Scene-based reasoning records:
--

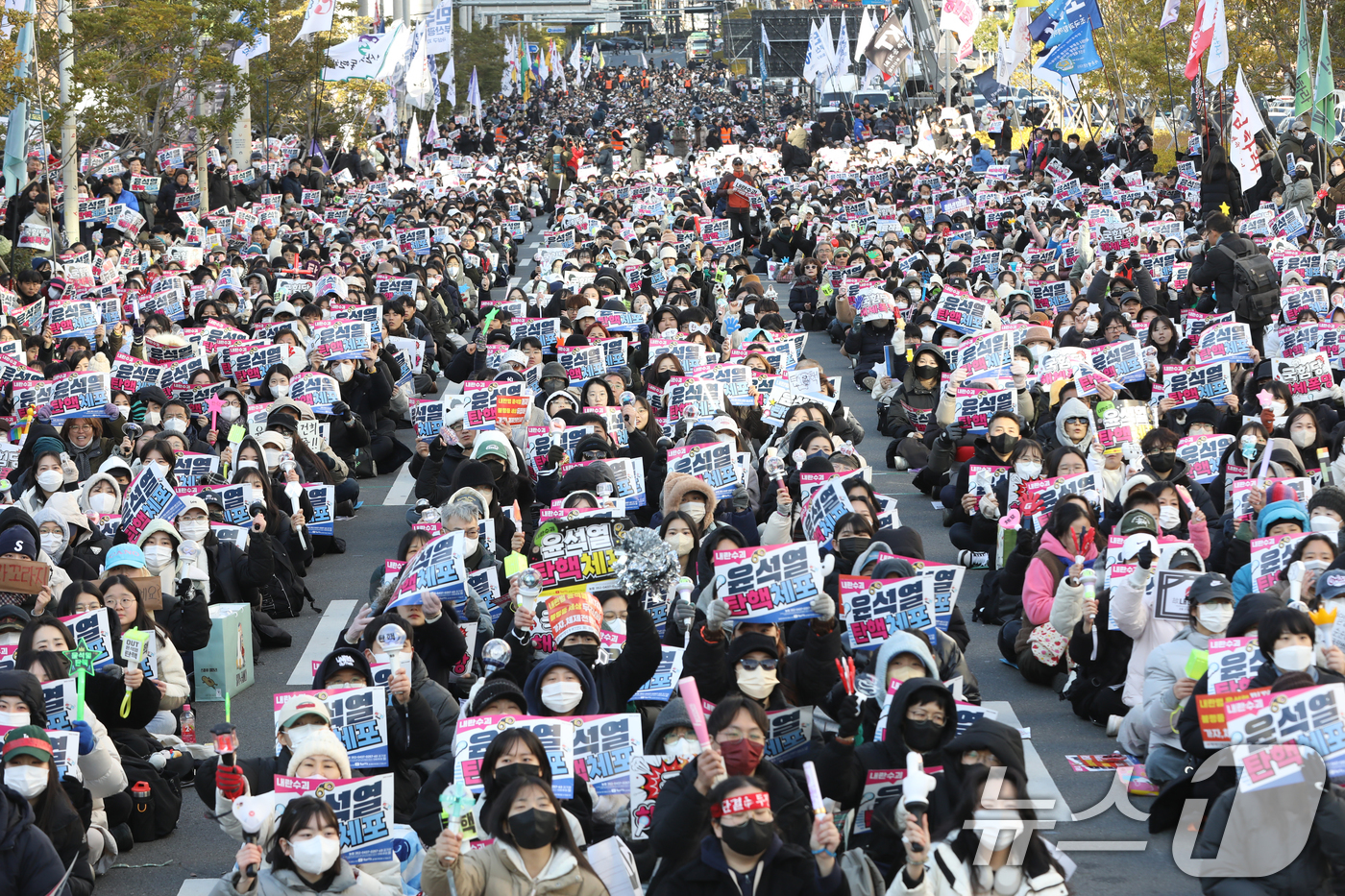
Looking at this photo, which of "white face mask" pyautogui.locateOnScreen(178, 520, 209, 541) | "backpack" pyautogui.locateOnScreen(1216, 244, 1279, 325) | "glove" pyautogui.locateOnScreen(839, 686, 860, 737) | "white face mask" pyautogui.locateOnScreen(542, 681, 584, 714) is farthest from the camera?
"backpack" pyautogui.locateOnScreen(1216, 244, 1279, 325)

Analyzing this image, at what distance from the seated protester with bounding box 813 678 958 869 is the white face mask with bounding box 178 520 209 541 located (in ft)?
19.6

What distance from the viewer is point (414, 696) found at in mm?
8203

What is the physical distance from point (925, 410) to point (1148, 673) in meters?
9.06

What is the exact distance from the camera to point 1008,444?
13.8m

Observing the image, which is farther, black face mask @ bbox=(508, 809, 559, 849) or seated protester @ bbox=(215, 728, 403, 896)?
seated protester @ bbox=(215, 728, 403, 896)

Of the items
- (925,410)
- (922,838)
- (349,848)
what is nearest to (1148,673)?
(922,838)

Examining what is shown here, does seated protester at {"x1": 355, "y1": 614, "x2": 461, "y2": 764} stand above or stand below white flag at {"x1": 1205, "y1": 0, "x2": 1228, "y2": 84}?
below

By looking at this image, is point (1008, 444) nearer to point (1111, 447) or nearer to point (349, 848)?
point (1111, 447)

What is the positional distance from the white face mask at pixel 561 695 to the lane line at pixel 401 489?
368 inches

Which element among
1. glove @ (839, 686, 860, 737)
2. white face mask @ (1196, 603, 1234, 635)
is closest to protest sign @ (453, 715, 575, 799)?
glove @ (839, 686, 860, 737)

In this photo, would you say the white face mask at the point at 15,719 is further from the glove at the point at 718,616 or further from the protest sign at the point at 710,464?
the protest sign at the point at 710,464

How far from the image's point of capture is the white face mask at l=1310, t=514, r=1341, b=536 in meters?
10.2

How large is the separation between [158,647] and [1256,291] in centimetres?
1287

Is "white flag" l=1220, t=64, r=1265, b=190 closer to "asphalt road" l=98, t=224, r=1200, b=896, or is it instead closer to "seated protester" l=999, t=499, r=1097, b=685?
"asphalt road" l=98, t=224, r=1200, b=896
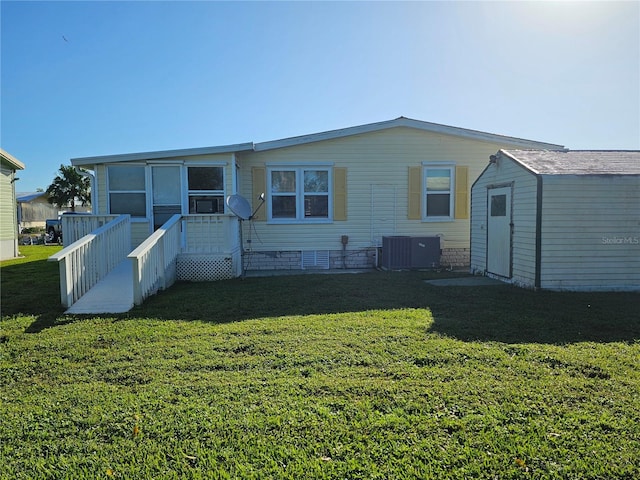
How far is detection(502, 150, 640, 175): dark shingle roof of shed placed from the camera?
7.66m

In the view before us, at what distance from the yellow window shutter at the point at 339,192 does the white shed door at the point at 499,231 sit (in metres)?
3.50

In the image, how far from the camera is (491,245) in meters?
9.19

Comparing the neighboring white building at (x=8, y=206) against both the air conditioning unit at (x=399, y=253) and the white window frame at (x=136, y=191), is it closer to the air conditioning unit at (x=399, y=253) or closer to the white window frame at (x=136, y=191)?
the white window frame at (x=136, y=191)

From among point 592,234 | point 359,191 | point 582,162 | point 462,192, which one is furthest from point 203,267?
point 582,162

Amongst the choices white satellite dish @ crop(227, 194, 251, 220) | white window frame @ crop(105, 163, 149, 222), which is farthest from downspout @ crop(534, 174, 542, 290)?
white window frame @ crop(105, 163, 149, 222)

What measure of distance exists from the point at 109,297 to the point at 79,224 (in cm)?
289

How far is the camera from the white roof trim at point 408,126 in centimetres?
1074

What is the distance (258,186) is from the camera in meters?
11.0

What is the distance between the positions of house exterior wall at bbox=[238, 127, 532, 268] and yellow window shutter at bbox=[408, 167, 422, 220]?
11 cm

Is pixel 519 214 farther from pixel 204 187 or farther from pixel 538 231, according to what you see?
pixel 204 187

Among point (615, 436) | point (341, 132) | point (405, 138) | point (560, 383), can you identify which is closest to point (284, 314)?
point (560, 383)

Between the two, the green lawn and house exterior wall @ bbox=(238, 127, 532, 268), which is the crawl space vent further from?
the green lawn

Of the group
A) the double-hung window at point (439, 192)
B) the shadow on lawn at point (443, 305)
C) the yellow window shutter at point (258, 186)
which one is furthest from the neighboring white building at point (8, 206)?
the double-hung window at point (439, 192)

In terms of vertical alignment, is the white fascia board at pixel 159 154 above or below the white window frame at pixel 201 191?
above
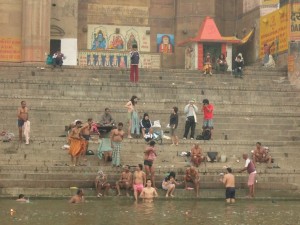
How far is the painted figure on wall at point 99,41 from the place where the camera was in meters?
40.3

--

Copy the entries above faithfully and omit every image.

Looking at this photo, which of "white face mask" pyautogui.locateOnScreen(178, 520, 209, 541) | "backpack" pyautogui.locateOnScreen(1216, 244, 1279, 325) | "glove" pyautogui.locateOnScreen(839, 686, 860, 737) | "white face mask" pyautogui.locateOnScreen(542, 681, 584, 714) is farthest from the camera?
"backpack" pyautogui.locateOnScreen(1216, 244, 1279, 325)

Analyzing this image, at what distance from the seated protester with bounding box 813 678 958 869 is the white face mask with bounding box 178 520 209 541 located (in ft)?
19.6

What distance from the viewer is point (414, 696) found at in mm?
8203

What is the physical distance from point (925, 410) to point (1148, 673) in meters?
9.06

What is the exact distance from the camera to point 1008,444?
13.8m

Observing the image, which is farther, black face mask @ bbox=(508, 809, 559, 849) or seated protester @ bbox=(215, 728, 403, 896)?
seated protester @ bbox=(215, 728, 403, 896)

Of the items
- (925,410)
- (922,838)
- (349,848)
what is nearest to (1148,673)?
(922,838)

Examining what is shown here, does seated protester at {"x1": 355, "y1": 614, "x2": 461, "y2": 764} stand above or stand below white flag at {"x1": 1205, "y1": 0, "x2": 1228, "y2": 84}?
below

By looking at this image, is point (1008, 444) nearer to point (1111, 447) or nearer to point (349, 848)?
point (1111, 447)

What is the positional distance from the white face mask at pixel 561 695 to the lane line at pixel 401 489?
368 inches

Which element among
1. glove @ (839, 686, 860, 737)
2. white face mask @ (1196, 603, 1234, 635)
is closest to protest sign @ (453, 715, 575, 799)?
glove @ (839, 686, 860, 737)

In this photo, would you say the white face mask at the point at 15,719 is further from the glove at the point at 718,616 or further from the protest sign at the point at 710,464?
the protest sign at the point at 710,464

How far from the image's point of capture is the white face mask at l=1310, t=514, r=1341, b=536 in meters?
10.2

How large is the separation between [158,647] and [1256,291] in centimetres?
1287

Is "white flag" l=1220, t=64, r=1265, b=190 closer to "asphalt road" l=98, t=224, r=1200, b=896, or is it instead closer to "seated protester" l=999, t=499, r=1097, b=685?
"asphalt road" l=98, t=224, r=1200, b=896
How far is detection(502, 150, 640, 175): dark shingle roof of shed placed from the camera?
7.66m

In the view before us, at what distance from the yellow window shutter at the point at 339,192 does the white shed door at the point at 499,231 sit (in metres)?
3.50

In the image, how far from the camera is (491,245) in meters?
9.19

Comparing the neighboring white building at (x=8, y=206) against both the air conditioning unit at (x=399, y=253) and the white window frame at (x=136, y=191), is it closer to the air conditioning unit at (x=399, y=253) or closer to the white window frame at (x=136, y=191)?
the white window frame at (x=136, y=191)

From among point 592,234 | point 359,191 | point 582,162 | point 462,192, which one is furthest from point 203,267?
point 582,162

Amongst the choices white satellite dish @ crop(227, 194, 251, 220) | white window frame @ crop(105, 163, 149, 222), which is farthest from downspout @ crop(534, 174, 542, 290)?
white window frame @ crop(105, 163, 149, 222)

What measure of distance exists from the point at 109,297 to the point at 79,224 (in cm)?
289

How far is the camera from the white roof trim at point 408,126 in centimetres?
1074

What is the distance (258,186) is from the camera in meters?
11.0

What is the distance between the positions of house exterior wall at bbox=[238, 127, 532, 268] and yellow window shutter at bbox=[408, 167, 422, 220]?
11 cm

Is pixel 519 214 farther from pixel 204 187 or farther from pixel 538 231, according to what you see?
pixel 204 187

Among point (615, 436) | point (341, 132) | point (405, 138) | point (560, 383), can you identify which is closest to point (284, 314)?
point (560, 383)

Between the two, the green lawn and house exterior wall @ bbox=(238, 127, 532, 268), which is the crawl space vent further from?
the green lawn

Of the group
A) the double-hung window at point (439, 192)
B) the shadow on lawn at point (443, 305)
C) the yellow window shutter at point (258, 186)
which one is furthest from the neighboring white building at point (8, 206)?
the double-hung window at point (439, 192)

In terms of vertical alignment, is the white fascia board at pixel 159 154 above or below the white window frame at pixel 201 191?
above
How far is the painted figure on wall at point 99,41 from the place where the camera was in meters?
40.3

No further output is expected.